I am in the process of reading Timothy Keller’s book, King’s Cross, a study of the life of Jesus through the eyes of Mark as told in his gospel. A few nights ago, I read the story of Jesus calming the storm and have not been able to get it out of my mind. Though this passage is incredibly familiar, let’s try for a moment to actually put ourselves in the sandals of the disciples as we read the story again.
“As evening came, Jesus said to his disciples, “Let’s cross to the other side of the lake.” So they took Jesus in the boat and started out, leaving the crowds behind (although other boats followed). But soon a fierce storm came up. High waves were breaking into the boat, and it began to fill with water. Jesus was sleeping at the back of the boat with his head on a cushion. The disciples woke him up, shouting, “Teacher, don’t you care that we’re going to drown?” When Jesus work up, he rebuked the wind and said to the water, “Silence! Be still!” Suddenly the wind stopped, and there was a great calm. Then he asked them “Why are you afraid? Do you still have no faith?” The disciples were absolutely terrified. “Who is this man?” they asked each other. “Even the wind and waves obey him!” Mark 4:35-41
Listen to Keller’s description of the scene: “Jesus woke up, and two amazing things happened. The first was his words themselves, a command of utter simplicity. He didn’t brace himself, roll up his sleeves, and raise a wand. There were no incantations. He said: Quiet! Be still! That’s it. To a hurricane, Jesus simply says, Quiet! Be still! – just as you would talk to an unruly child.
The more astonishing thing is that the storm obeyed like a compliant child. . . .Have you ever seen water that is smooth as glass, no waves at all?. . . if you’ve ever gone on an ocean cruise or lived on the shore, you know that even when the winds stop and a storm ends, the waves keep pounding for hours afterward. Yet when Jesus said, Quiet! Be still! Not only did the winds die down but the water instantly went dead calm.”
It has literally blown me out of the water to think about and imagine this scenario – to try to put myself in the disciples’ place – to think about the power that God displayed that day – but to think of it not only in the context of nature but also in the context of my own life.
Keller continues: “Before Jesus calms the storm, they’re afraid – but after Jesus calms the storm, they’re terrified. Why? Before Jesus was awakened, Mark says, the boat was nearly swamped. . . . The disciples . . . knew the boat was just seconds from being totally filled and they would die. They woke Jesus and said, “Don’t you care if we drown?” This picture goes to our hearts, because everyone who’s ever tried to live a life of faith in this world has felt like this sometimes.

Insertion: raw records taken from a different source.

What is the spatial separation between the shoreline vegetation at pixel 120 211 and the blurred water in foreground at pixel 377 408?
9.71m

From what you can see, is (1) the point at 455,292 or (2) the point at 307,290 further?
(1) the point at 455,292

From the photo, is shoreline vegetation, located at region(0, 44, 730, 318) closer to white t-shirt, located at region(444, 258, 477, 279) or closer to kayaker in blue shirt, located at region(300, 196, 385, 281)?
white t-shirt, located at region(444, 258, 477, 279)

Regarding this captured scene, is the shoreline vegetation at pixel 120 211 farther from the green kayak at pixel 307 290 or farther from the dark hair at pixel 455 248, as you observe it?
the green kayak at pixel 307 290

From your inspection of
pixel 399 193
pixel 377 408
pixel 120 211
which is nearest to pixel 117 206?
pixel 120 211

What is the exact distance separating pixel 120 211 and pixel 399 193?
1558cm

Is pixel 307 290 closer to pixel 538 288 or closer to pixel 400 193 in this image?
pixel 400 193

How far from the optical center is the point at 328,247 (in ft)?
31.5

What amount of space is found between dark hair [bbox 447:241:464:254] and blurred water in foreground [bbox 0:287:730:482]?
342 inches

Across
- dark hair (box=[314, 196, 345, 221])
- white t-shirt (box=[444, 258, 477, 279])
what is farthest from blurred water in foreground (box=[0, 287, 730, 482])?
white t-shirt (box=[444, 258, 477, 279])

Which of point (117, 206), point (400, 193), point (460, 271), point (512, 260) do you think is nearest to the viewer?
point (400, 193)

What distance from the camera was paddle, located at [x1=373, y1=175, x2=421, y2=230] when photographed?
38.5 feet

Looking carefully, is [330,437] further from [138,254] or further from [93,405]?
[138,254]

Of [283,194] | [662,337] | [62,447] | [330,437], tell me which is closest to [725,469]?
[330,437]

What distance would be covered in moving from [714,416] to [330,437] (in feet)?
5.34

Everything is going wrong, you’re sinking, and God seems to be asleep, absent or unaware. If you loved us, the disciples were saying, you wouldn’t let us go through this. . . . Jesus calmed the storm, and then he responded to them. Did he say, I can understand how you felt? No, he asked, “Why are you so afraid?” Can you imagine what the disciples must have been thinking? What do you mean, why are we afraid? We were afraid we were going to drown. We were afraid you didn’t love us, because if you loved us, you wouldn’t let these things happen to us. But Jesus’ question to them has behind it this thought: Your premise is wrong. You should have known better. I do allow people I love to go through storms. You had no reason to panic.”

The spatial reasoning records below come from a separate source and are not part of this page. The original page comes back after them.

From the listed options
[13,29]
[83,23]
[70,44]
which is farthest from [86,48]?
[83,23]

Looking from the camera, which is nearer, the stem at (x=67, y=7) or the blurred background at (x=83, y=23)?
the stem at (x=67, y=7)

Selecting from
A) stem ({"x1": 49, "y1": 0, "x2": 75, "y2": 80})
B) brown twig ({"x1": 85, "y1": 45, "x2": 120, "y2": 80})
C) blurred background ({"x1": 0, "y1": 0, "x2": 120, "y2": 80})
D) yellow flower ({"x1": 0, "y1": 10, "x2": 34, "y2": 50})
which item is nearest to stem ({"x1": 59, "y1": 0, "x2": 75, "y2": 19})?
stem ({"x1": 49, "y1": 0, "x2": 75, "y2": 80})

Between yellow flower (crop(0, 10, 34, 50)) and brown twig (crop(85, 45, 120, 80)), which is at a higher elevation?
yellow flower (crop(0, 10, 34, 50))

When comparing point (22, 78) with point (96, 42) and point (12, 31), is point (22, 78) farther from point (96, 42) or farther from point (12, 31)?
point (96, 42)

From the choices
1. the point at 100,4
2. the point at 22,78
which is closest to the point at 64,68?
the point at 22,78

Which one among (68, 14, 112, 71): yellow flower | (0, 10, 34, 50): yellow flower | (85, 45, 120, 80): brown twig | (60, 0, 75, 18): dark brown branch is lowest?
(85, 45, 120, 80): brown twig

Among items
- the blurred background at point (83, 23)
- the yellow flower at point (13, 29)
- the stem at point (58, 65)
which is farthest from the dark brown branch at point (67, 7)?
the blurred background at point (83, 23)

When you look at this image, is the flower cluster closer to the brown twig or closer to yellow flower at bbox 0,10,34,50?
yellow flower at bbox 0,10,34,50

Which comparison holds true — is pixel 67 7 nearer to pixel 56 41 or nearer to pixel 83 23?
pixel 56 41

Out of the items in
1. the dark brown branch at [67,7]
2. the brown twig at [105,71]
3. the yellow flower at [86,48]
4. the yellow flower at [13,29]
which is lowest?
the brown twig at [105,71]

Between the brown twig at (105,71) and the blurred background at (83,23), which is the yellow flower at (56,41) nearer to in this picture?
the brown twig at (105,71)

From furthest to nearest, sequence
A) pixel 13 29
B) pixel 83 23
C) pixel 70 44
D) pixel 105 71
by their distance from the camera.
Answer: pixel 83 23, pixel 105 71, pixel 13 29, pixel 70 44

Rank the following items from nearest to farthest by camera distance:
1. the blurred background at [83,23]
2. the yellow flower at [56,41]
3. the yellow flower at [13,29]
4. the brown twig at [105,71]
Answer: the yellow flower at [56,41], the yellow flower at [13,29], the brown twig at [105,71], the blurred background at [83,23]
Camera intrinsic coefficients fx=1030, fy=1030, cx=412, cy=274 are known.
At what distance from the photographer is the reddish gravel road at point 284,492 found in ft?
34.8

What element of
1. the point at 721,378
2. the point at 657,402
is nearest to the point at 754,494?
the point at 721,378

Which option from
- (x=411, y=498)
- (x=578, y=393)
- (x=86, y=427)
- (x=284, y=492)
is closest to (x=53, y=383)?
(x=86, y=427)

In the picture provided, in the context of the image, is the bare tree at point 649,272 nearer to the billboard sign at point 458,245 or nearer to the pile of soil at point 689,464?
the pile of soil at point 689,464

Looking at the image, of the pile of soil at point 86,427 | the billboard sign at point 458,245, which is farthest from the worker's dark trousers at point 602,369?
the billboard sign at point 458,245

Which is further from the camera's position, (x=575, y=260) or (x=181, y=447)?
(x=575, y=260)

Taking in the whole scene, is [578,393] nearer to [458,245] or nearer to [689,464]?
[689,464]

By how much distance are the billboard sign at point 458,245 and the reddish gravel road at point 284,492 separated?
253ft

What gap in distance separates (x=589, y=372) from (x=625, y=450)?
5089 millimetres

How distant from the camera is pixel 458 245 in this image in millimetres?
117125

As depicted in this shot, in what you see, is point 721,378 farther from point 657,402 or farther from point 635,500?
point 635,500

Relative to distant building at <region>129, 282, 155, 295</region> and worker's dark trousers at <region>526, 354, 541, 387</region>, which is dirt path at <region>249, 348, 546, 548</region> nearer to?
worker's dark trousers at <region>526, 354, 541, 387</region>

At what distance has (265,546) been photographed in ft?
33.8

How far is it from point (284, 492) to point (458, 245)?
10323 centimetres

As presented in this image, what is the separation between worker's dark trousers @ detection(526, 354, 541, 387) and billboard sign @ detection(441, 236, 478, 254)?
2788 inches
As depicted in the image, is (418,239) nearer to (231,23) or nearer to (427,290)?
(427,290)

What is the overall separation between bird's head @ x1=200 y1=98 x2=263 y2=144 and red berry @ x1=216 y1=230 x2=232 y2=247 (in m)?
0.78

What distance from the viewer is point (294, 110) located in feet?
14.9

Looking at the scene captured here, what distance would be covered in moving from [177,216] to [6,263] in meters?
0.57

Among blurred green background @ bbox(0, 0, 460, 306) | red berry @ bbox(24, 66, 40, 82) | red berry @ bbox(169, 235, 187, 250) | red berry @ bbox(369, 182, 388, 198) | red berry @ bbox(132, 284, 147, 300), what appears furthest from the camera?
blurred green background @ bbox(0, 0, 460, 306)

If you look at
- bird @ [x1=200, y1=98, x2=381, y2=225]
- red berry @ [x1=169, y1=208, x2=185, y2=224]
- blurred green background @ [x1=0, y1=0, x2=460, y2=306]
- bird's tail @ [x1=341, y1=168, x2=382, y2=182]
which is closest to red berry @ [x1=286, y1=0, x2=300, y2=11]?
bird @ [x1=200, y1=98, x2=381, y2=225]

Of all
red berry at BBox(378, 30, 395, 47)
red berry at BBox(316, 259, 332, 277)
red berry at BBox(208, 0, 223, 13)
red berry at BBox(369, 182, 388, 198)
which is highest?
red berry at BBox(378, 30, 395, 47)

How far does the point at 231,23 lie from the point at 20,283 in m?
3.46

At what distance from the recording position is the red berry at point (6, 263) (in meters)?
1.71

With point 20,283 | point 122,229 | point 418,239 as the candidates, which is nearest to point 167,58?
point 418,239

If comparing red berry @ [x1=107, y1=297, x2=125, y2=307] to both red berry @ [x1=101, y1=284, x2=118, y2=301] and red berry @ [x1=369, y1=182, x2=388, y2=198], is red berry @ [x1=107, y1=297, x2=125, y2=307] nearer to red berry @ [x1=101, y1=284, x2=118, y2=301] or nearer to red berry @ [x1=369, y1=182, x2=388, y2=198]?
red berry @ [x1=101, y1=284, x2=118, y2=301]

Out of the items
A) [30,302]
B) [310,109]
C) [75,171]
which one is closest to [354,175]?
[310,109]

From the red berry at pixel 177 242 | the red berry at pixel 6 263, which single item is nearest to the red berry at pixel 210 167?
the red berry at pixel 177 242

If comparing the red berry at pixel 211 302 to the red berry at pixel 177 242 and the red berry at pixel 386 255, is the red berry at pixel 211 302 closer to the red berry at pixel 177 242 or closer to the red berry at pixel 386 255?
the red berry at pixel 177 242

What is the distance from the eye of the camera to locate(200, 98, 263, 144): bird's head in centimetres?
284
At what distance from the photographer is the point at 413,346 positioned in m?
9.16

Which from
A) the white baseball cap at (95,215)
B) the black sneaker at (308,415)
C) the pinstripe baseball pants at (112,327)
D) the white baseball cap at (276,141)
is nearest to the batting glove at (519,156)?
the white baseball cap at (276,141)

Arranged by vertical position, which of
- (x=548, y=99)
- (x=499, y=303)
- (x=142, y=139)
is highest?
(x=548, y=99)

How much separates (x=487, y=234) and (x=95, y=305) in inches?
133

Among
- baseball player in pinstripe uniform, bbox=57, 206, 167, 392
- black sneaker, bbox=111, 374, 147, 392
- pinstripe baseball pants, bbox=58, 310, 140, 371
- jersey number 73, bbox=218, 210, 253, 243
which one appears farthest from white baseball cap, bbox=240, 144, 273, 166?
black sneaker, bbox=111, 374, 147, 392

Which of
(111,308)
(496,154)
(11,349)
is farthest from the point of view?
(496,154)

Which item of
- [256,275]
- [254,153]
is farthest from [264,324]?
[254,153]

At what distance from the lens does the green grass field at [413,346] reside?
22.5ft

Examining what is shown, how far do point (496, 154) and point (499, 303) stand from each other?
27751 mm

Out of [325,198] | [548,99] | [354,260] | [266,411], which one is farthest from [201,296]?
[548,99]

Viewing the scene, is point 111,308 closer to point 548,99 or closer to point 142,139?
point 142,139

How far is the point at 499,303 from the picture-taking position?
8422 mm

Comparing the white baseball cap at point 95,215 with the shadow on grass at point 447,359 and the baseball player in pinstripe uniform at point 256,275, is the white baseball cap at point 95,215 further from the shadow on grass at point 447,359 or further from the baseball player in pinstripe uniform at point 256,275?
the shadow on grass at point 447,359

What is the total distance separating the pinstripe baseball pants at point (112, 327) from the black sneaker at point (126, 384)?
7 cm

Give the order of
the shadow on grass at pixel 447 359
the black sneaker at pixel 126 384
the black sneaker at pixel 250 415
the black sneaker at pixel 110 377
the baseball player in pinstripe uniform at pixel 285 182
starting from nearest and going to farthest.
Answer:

Why were the disciples so terrified? Because this God was so powerful he could command nature – which also makes him someone they cannot control and that is scary. Obviously the disciples would come to understand that although they could not predict what Jesus might do or what he might allow, they knew he loved them because he laid down his life for them.
I Chronicles 29:11-12 says this:
Yours, O Lord, is the greatness, the power, the glory, the victory, and the majesty. Everything in the heavens and on earth is yours, O Lord, and this is your kingdom. We adore you as the one who is over all things. Wealth and honor come from you alone, for you rule over everything. Power and might are in your hand, and at your discretion people are made great and given strength.

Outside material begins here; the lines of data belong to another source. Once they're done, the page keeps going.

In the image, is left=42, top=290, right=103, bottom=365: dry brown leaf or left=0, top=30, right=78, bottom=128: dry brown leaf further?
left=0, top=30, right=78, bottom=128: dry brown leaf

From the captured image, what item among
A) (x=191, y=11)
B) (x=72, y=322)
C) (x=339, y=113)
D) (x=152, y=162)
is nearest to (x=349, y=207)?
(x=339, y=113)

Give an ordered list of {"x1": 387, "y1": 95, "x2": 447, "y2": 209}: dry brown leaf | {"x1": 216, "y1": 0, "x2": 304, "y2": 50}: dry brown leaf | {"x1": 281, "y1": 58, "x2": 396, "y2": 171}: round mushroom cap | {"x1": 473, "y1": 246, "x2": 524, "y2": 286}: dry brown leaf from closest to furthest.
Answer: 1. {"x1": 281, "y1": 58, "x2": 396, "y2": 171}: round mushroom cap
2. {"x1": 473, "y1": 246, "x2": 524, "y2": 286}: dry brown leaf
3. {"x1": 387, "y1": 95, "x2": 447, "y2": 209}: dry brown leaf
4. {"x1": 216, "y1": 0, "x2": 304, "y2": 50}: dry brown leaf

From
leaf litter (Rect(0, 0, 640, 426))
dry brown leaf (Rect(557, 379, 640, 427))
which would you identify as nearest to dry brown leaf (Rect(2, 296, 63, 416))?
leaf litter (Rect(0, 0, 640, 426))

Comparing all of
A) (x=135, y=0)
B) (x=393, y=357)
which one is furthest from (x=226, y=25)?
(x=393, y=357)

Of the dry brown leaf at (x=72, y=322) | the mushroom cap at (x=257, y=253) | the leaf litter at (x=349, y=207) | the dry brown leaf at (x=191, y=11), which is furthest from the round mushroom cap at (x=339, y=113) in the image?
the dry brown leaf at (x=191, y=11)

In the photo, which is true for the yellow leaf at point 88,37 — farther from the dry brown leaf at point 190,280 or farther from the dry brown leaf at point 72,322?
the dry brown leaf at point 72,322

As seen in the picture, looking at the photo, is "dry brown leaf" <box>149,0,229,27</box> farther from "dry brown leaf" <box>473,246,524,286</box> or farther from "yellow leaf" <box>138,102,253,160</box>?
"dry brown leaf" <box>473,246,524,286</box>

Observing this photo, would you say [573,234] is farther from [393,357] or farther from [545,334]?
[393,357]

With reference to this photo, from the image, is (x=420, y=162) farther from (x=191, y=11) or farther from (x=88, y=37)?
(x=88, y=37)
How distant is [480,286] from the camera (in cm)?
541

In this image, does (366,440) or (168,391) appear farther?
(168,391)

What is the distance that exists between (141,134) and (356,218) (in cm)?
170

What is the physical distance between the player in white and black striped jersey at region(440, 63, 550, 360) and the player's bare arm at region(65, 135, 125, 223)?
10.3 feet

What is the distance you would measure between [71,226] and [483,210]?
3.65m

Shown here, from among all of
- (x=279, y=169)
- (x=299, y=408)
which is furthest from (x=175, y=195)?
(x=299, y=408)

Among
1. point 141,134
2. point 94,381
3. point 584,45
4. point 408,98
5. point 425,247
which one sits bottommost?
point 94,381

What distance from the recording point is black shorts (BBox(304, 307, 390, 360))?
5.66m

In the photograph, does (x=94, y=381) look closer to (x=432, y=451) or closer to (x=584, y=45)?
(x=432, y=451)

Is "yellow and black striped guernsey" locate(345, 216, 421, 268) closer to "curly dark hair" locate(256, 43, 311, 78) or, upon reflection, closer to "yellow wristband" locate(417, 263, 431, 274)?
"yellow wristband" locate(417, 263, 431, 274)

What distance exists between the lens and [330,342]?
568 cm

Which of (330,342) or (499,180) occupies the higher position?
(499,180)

The Old Testament is filled with references to God’s incredible power, but in the New Testament we see examples of not only the power of Jesus, but also of his power demonstrated in the lives of his people. The power that calmed the sea is now living within us as believers.
Psalms 68:35 says:
God is awesome in his sanctuary. The God of Israel gives power and strength to his people.
I’m amazed to read through the book of Acts and see how the power of the Holy Spirit was at work in people’s lives. These new believers were never described as “nice” people. Sometimes I think that is the loftiest goal that we have as Christians. (At my funeral, please don’t let anyone stand up and say that I was “nice.” I’m doubting that my family would say that anyway.)
The believers in the book of Acts were brave and strong and bold. His same power is available to us as believers today. That power is there to help us through our struggles and the storms in life, but it is also available so we can help and encourage others.
What would it look like for us to grasp that concept in even a very small way in our lives? Sisters, we have been not been given a spirit of timidity but one of power and love and self-control. May it be so.